Current Status of Injections for the Treatment of Arthritis

There have been some important papers published in the past year comparing the benefits of injection of platelet rich plasma (PRP), hyaluronic acid (HA) and saline (placebo). These papers show statistically significant improvement in pain relief with platelet rich plasma over HA and saline. These findings offer an additional weapon in treating pain in patients with moderate osteoarthritis.

As an introduction, for decades steroids (cortisone) has been used to treat the swelling and pain of osteoarthritis. Arthritis can be mild (Grade 1-2), with softening of the cartilage that covers the end of the bone, to moderate (Grade 2-3), to severe, when the cartilage is worn down to bone (Grade 4). It has been very successful in relieving swelling and offers short term improvement in pain, but long term relief is not as predictable. It is low cost, easy to administer during an office visit, and does not require lengthy authorization and paperwork from the insurance companies. However, repetitive use of steroid injections is not healthy for the articular cartilage in the knee, and is usually restricted to at most 2-3 a year in most cases. (This is different if the patient has rheumatoid arthritis or inflammatory arthritis, which is a different problem); Many insurance companies now require a trial of a cortisone injection before use of HA.

Because of the limitations of cortisone or steroid injections, hyaluronic acid injections were developed to try to replace some of the chemical imbalance seen in the knee in osteoarthritis. The claims that HA can regrow cartilage in some of the advertising media is just not true. It acts to relieve pain in 70% of patients for up to 6-8 months in many of the series published. It is quite expensive, and requires authorization from the insurers. The patient receives one to 5 injections a week apart, but most companies have 3 injections. (There are several companies that sell HA such as Synvisc, Eufflexa, Orthovisc, or Suppartz). The risks are small, from swelling after the injection, allergic reaction to the medication, and infection.

Platelet rich plasma has been used in many areas of musculoskeletal care. The science on its benefits has been sparse, but its popularity has been widespread with the use by many famous athletes. PRP is prepared from the patients’ own blood, and involves taking a small amount of blood, and separating the platelets from the red cells and concentrating the platelets so they can be injected into the knee. This is done in the office and the injection is done at the same visit. This procedure has been done in Europe for several years, and in our office for the past 1-2 years in very select patients.

Lesley J. Anderson, MD

Platelet-Rich Plasma and Rotator Cuff Tendinitis/Partial Tears

Over the last several years, a lot of exciting work has been done in the area of uses of concentrated platelets taken from the patient’s own blood and treatment of chronic tendinitis. This informational sheet is being provided to inform you of what options exist for using platelet-rich plasma (PRP) in treatment of your orthopedic condition.

Platelets are the cells in our blood that assist in clotting. Platelets are full of growth factors which are chemicals that attract new vessel ingrowth, scar tissue, and healing cells. Much research has been done in animal studies showing that these growth factors can attract tendon cells, muscles cells, and can improve healing. By separating the platelets from the red cells and then concentrating them, it has been shown that this can be injected into the area of tendon degeneration in hopes of healing. The clinical studies that have been done are in fairly small series of patients, but have shown very good results. This would be used instead of cortisone that can damage tendons and ligaments.

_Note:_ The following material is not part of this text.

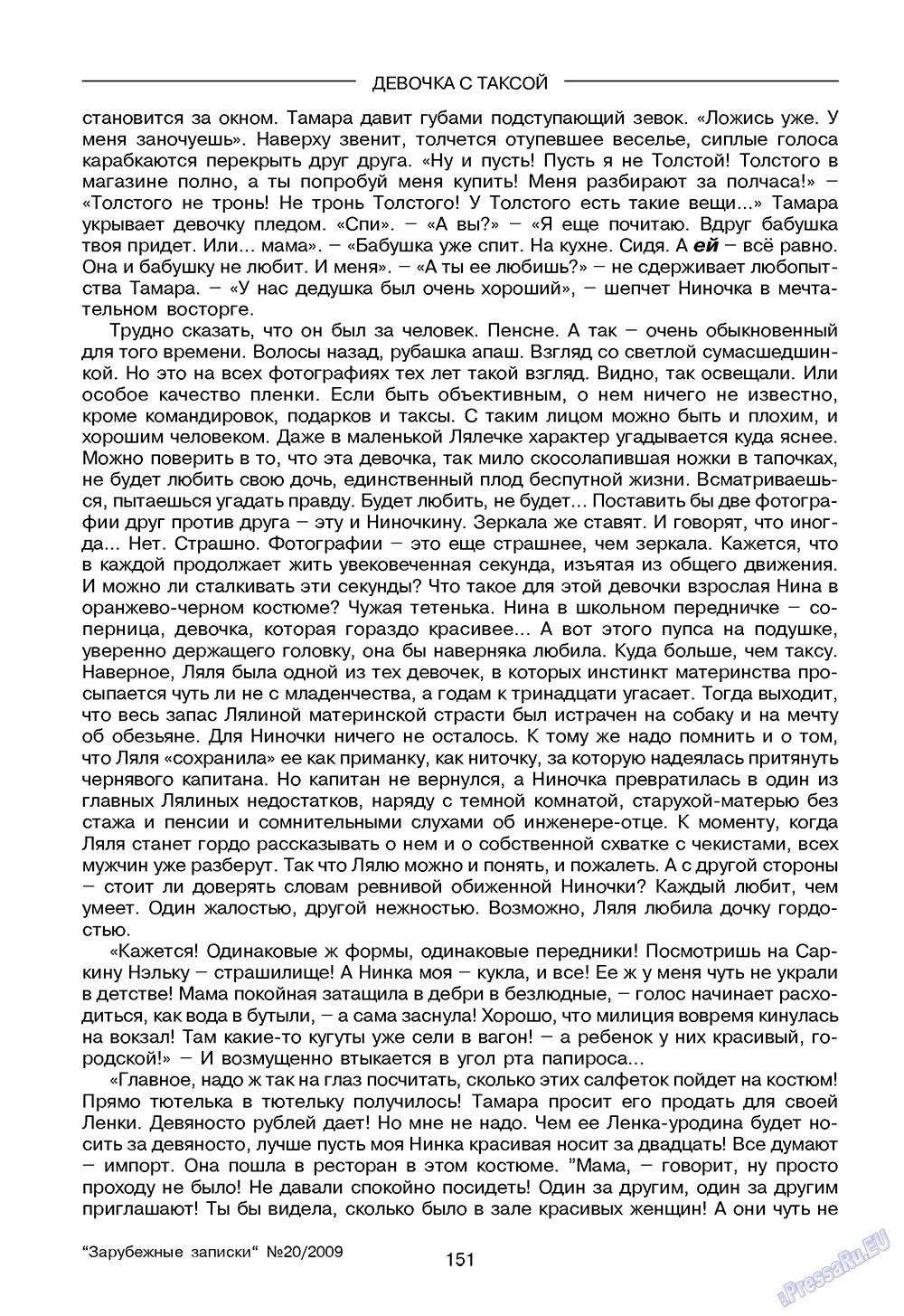 Зарубежные записки (журнал). 2009 год, номер 4, стр. 153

The system that we use in the office involves taking one tube of blood and centrifuging the blood to separate red cells from the plasma. In doing so, the platelets in the plasma are then concentrated. This fluid is then withdrawn into a syringe and under sterile conditions is injected into your tendon either under local anesthesia or occasionally in a treatment room with sedation similar to what one receives when they have a colonoscopy. At the present time, most insurance companies are not paying for the procedure, however. We hope this will change as more studies are published.

There may be some pain following the procedure for a few days that require pain medication and occasionally narcotics. Rest is recommended for the first 48 hours. A course of very specific therapy is then begun to strengthen the muscles around the joint. Weightlifting and competitive sports are discouraged as this may inhibit and reduce healing. Most of the time, there is an improvement in the pain in the first 2-4 weeks. However, in patients with more significant tendinitis or partial tearing, a second injection may be necessary to further enhance the healing process. The entire healing process can take 6 months.

The risks of the procedure are quite low and primarily relate to discomfort taking the blood, pain during the procedure, and a small risk of infection from the injection. Because it is your own blood and tissue that are being used, there is no risk of infectious disease transmission nor is there a risk of further tendon degeneration as can be seen with cortisone. There is no guarantee however that this will be helpful to you and it should be understood that this is a procedure that, while exciting for which we are very hopeful will offer our patients a wonderful alternative to cortisone, has not yet had long-term clinical studies performed.